• Work instruction: Each entry below is to be printed verbatim.

(Stored data entries)
━━━

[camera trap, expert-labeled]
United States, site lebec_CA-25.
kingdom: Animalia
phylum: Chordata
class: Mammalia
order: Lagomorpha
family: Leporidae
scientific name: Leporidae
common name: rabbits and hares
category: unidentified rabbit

━━━

• Response area:
[camera trap, expert-labeled]
United States, site lebec_CA-25.
kingdom: Animalia
phylum: Chordata
class: Mammalia
order: Lagomorpha
family: Leporidae
scientific name: Leporidae
common name: rabbits and hares
category: unidentified rabbit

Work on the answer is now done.